● SUPPLIED TEXT:
☆ ☆ ☆

A second advantage of graph theory is that it provides a general language that enables direct comparison of graphs that describe different types of data (e.g., functional connectivity vs. anatomical connectivity). For these reasons, graph theory seems to be a promising framework to disentangle how various pathological processes in AD, such as spatial patterns of cortical atrophy and functional disruptions, are associated with each other and why the disease propagates along specific routes.
Up to now graph theory has been mainly used to describe brain graphs that were obtained with anatomical, morphological, and functional neuroimaging techniques, because a detailed a description of the human connectome is difficult to obtain (for reviews see Bassett and Bullmore, 2006; Bullmore and Bassett, 2011; Bullmore and Sporns, 2009, 2012, 2013; Stam and Reijneveld, 2007). It has been argued that if graphs constructed from different imaging modalities reflect true brain connectivity, they should have corresponding network topologies. Yet, it is still an open question whether connectivity as defined across neuroimaging modalities measure the same underlying construct (although associations across modalities have been reported: Gong et al., 2012; Honey et al., 2007, 2009).
Recently, brain networks in AD have been investigated by applying the theoretical framework of graph theory to neuroimaging data (Çiftçi, 2011; de Haan et al., 2009, 2012b, 2012c; He et al., 2008; Li et al., 2012; Lo et al., 2010; Sanz-Arigita et al., 2010; Stam et al., 2009; Supekar et al., 2008; Tijms et al., 2013; Yao et al., 2010; Zhao et al., 2012. For AD-specific reviews see: He et al., 2009; Xie and He, 2012; and for neurodegenerative diseases in general, see: Greicius and Kimmel, 2012). Importantly, these studies have reported altered local and global graph properties in AD, supporting the clinical relevance of brain graphs. However, the interpretation of ‘disturbance’ might be ambiguous, because the definition for connectivity depends on the imaging modality used.
It could be hypothesized that if brain graphs are robust across neuroimaging modalities and of an isometric nature, then group differences in graph measurements between AD and control subjects should converge across studies. Here we investigate this question by reviewing graph studies in AD and we will introduce a heuristically defined graph space to investigate which theoretical models best explain converging network alterations.

☆ ☆ ☆

● LISTED RECORDS:
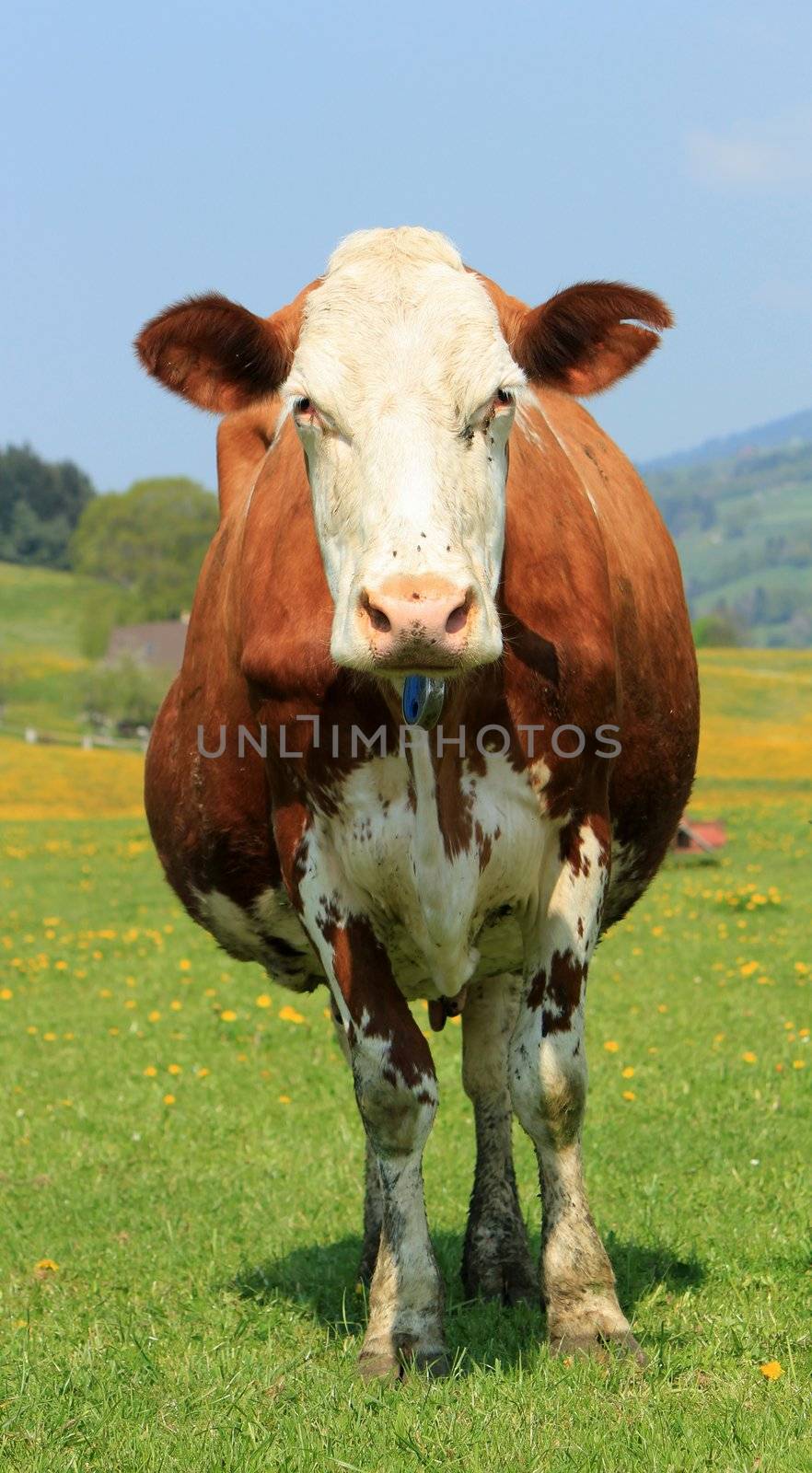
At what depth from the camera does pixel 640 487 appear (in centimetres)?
714

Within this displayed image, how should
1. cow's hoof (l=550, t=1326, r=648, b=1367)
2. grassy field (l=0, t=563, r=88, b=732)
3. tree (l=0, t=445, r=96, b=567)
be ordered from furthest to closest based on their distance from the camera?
tree (l=0, t=445, r=96, b=567), grassy field (l=0, t=563, r=88, b=732), cow's hoof (l=550, t=1326, r=648, b=1367)

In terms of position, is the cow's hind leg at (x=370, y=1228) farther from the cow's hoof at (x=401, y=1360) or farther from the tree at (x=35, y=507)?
the tree at (x=35, y=507)

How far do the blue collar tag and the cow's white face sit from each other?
0.27 m

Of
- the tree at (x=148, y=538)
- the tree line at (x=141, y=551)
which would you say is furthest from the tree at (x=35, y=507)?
the tree at (x=148, y=538)

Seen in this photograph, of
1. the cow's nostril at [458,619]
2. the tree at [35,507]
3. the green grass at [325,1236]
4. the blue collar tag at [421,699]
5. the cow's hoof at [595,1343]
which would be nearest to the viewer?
the cow's nostril at [458,619]

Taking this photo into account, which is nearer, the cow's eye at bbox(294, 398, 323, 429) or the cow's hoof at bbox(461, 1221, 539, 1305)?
the cow's eye at bbox(294, 398, 323, 429)

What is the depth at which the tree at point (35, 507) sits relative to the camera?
417 feet

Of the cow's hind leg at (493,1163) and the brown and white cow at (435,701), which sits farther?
the cow's hind leg at (493,1163)

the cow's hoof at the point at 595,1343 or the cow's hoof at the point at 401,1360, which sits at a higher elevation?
the cow's hoof at the point at 595,1343

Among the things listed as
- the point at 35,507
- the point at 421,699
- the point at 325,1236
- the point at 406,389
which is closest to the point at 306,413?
the point at 406,389

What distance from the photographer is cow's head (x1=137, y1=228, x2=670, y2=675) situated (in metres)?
4.17

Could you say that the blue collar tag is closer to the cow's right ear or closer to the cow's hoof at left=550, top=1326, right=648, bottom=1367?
the cow's right ear

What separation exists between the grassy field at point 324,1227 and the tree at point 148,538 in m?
82.1

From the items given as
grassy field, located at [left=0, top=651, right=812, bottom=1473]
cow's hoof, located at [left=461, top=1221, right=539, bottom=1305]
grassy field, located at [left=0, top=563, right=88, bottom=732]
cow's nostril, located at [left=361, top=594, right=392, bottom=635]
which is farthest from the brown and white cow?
grassy field, located at [left=0, top=563, right=88, bottom=732]
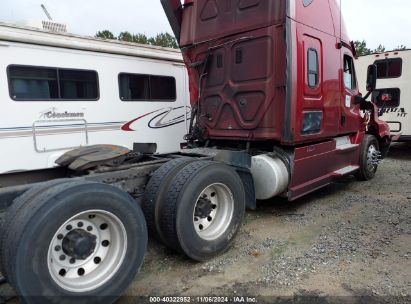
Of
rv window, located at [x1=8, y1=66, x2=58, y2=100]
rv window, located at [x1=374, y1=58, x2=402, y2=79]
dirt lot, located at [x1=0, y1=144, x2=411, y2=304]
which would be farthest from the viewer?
rv window, located at [x1=374, y1=58, x2=402, y2=79]

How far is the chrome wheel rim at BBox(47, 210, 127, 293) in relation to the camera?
2553 mm

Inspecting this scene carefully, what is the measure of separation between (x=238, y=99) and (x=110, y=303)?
321cm

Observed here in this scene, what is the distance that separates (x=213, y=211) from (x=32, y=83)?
3.70 meters

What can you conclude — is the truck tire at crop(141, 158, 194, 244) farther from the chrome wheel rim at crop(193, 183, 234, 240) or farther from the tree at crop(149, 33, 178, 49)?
the tree at crop(149, 33, 178, 49)

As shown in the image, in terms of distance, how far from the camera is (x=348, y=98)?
593cm

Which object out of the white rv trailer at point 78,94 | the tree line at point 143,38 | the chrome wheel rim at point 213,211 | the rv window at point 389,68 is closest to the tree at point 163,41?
the tree line at point 143,38

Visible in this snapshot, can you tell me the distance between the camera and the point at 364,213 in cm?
492

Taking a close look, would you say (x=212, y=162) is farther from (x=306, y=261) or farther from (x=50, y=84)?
(x=50, y=84)

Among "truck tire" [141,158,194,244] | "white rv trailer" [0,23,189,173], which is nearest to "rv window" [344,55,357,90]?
"white rv trailer" [0,23,189,173]

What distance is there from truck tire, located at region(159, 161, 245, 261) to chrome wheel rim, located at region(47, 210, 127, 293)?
21.8 inches

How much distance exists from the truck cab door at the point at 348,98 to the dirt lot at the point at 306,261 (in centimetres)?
144

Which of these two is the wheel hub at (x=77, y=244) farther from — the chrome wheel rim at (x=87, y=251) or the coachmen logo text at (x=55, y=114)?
the coachmen logo text at (x=55, y=114)

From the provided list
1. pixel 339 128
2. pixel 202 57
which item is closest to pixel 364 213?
pixel 339 128

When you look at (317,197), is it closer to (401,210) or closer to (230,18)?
(401,210)
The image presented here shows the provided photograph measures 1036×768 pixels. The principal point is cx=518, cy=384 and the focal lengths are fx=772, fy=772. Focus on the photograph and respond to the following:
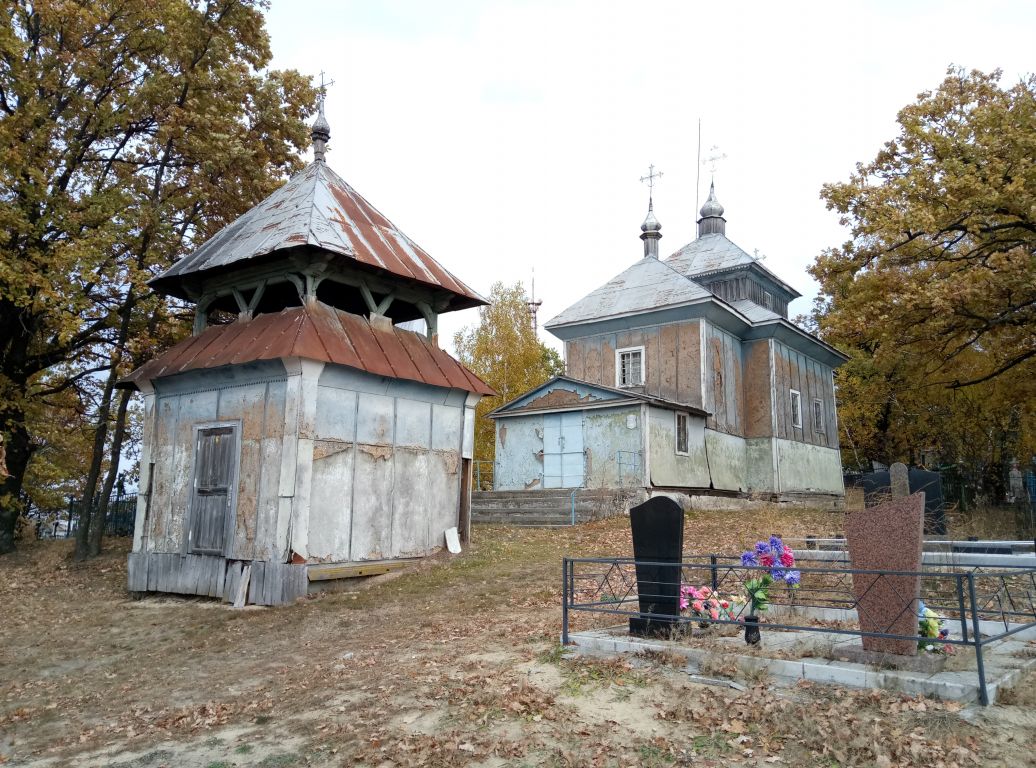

☆ ☆ ☆

● ACTIVITY:
In the text on brain graphs in AD, what makes the meaning of "disturbance" possibly unclear?

● EXERCISE OUTPUT:
The definition of connectivity depends on the imaging modality used.